(RAW DATA):
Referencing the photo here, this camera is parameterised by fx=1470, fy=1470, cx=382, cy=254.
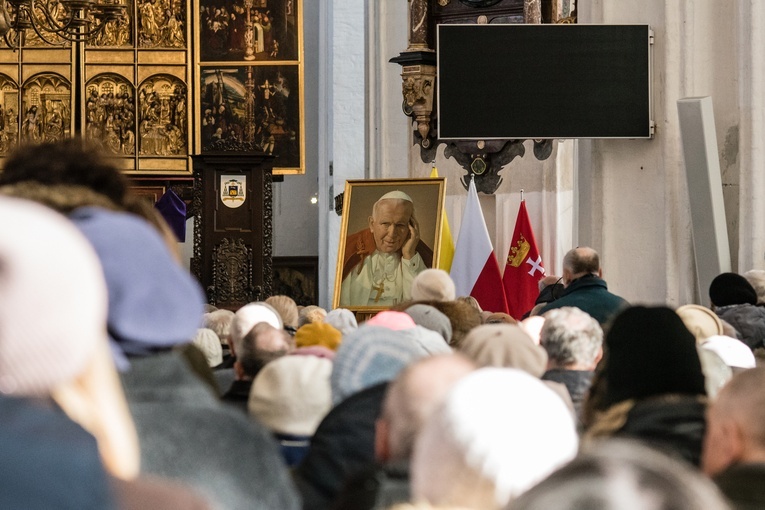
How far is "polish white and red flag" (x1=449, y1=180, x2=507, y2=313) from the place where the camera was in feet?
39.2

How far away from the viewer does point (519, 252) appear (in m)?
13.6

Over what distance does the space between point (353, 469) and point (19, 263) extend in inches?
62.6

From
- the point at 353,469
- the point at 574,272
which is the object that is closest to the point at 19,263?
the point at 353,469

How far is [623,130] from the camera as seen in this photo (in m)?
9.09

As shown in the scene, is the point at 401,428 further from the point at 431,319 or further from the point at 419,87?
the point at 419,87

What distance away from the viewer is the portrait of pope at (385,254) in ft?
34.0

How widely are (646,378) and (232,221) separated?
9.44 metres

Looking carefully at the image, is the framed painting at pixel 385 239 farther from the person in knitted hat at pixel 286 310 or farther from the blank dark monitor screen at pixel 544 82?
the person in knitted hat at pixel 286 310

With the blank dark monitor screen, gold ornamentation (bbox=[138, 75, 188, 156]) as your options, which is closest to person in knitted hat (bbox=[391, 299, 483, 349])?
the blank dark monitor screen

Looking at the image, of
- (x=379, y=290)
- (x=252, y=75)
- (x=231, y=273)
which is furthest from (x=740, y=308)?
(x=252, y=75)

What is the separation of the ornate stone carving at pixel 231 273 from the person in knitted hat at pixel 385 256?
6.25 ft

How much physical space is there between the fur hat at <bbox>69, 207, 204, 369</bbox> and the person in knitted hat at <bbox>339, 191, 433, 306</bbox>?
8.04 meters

--

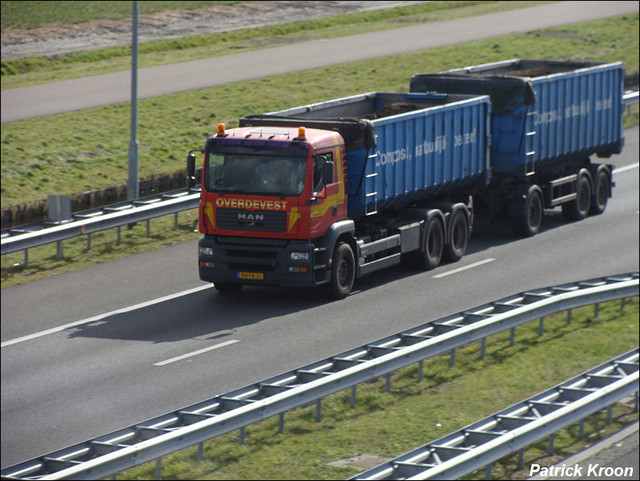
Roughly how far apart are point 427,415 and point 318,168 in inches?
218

(EXERCISE DETAILS):
Print the rows again, word for word, from the line containing "Referencing the photo" through the line containing "9.44 metres", including both of those lines. Leave the pictures out.

(RESULT OF THE EXERCISE):
Referencing the photo here, this camera is parameterised by fx=1470, fy=1470, cx=382, cy=254.
How far is "polish white and red flag" (x1=449, y1=180, x2=507, y2=313) from the place where the camera was in feet?
39.2

How far away from the viewer does point (519, 252) appear (in m)?
13.6

Over what distance does the space between point (353, 469) and point (19, 263) extend in inches?
62.6

From
- the point at 353,469
- the point at 574,272
which is the object that is closest to the point at 19,263?
the point at 353,469

How far is [623,130] from the camera as seen in this photo (in m)?
9.09

As shown in the scene, is the point at 401,428 further from the point at 431,319 or further from the point at 419,87?
the point at 419,87

What distance away from the viewer is the portrait of pope at (385,254) in ft?
34.0

How widely are (646,378) and (232,221) separated?
9.44 metres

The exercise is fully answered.